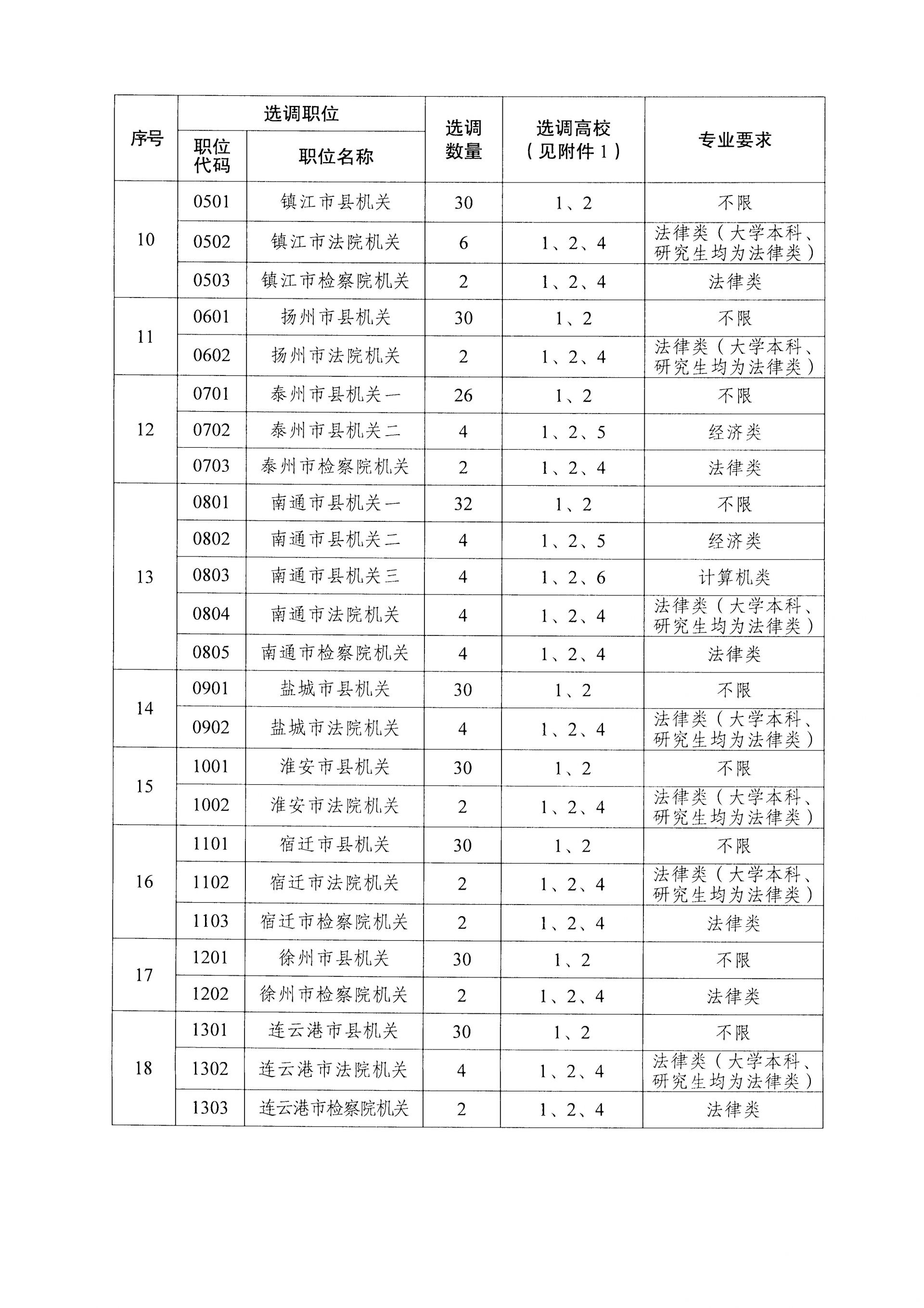 | 序号 | 选调职位 |  | 选调数量 | 选调高校（见附件1） | 专业要求 |
|---|---|---|---|---|---|
|  | 职位代码 | 职位名称 |  |  |  |
| 10 | 0501 | 镇江市县机关 | 30 | 1、2 | 不限 |
|  | 0502 | 镇江市法院机关 | 6 | 1、2、4 | 法律类（大学本科、研究生均为法律类） |
|  | 0503 | 镇江市检察院机关 | 2 | 1、2、4 | 法律类 |
| 11 | 0601 | 扬州市县机关 | 30 | 1、2 | 不限 |
|  | 0602 | 扬州市法院机关 | 2 | 1、2、4 | 法律类（大学本科、研究生均为法律类） |
| 12 | 0701 | 泰州市县机关一 | 26 | 1、2 | 不限 |
|  | 0702 | 泰州市县机关二 | 4 | 1、2、5 | 经济类 |
|  | 0703 | 泰州市检察院机关 | 2 | 1、2、4 | 法律类 |
| 13 | 0801 | 南通市县机关一 | 32 | 1、2 | 不限 |
|  | 0802 | 南通市县机关二 | 4 | 1、2、5 | 经济类 |
|  | 0803 | 南通市县机关三 | 4 | 1、2、6 | 计算机类 |
|  | 0804 | 南通市法院机关 | 4 | 1、2、4 | 法律类（大学本科、研究生均为法律类） |
|  | 0805 | 南通市检察院机关 | 4 | 1、2、4 | 法律类 |
| 14 | 0901 | 盐城市县机关 | 30 | 1、2 | 不限 |
|  | 0902 | 盐城市法院机关 | 4 | 1、2、4 | 法律类（大学本科、研究生均为法律类） |
| 15 | 1001 | 淮安市县机关 | 30 | 1、2 | 不限 |
|  | 1002 | 淮安市法院机关 | 2 | 1、2、4 | 法律类（大学本科、研究生均为法律类） |
| 16 | 1101 | 宿迁市县机关 | 30 | 1、2 | 不限 |
|  | 1102 | 宿迁市法院机关 | 2 | 1、2、4 | 法律类（大学本科、研究生均为法律类） |
|  | 1103 | 宿迁市检察院机关 | 2 | 1、2、4 | 法律类 |
| 17 | 1201 | 徐州市县机关 | 30 | 1、2 | 不限 |
|  | 1202 | 徐州市检察院机关 | 2 | 1、2、4 | 法律类 |
| 18 | 1301 | 连云港市县机关 | 30 | 1、2 | 不限 |
|  | 1302 | 连云港市法院机关 | 4 | 1、2、4 | 法律类（大学本科、研究生均为法律类） |
|  | 1303 | 连云港市检察院机关 | 2 | 1、2、4 | 法律类 |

----------

Across all the records, find the lines containing the word "研究生均为法律类" and reproduce each one.

|  | 0502 | 镇江市法院机关 | 6 | 1、2、4 | 法律类（大学本科、研究生均为法律类） |
|  | 0602 | 扬州市法院机关 | 2 | 1、2、4 | 法律类（大学本科、研究生均为法律类） |
|  | 0804 | 南通市法院机关 | 4 | 1、2、4 | 法律类（大学本科、研究生均为法律类） |
|  | 0902 | 盐城市法院机关 | 4 | 1、2、4 | 法律类（大学本科、研究生均为法律类） |
|  | 1002 | 淮安市法院机关 | 2 | 1、2、4 | 法律类（大学本科、研究生均为法律类） |
|  | 1102 | 宿迁市法院机关 | 2 | 1、2、4 | 法律类（大学本科、研究生均为法律类） |
|  | 1302 | 连云港市法院机关 | 4 | 1、2、4 | 法律类（大学本科、研究生均为法律类） |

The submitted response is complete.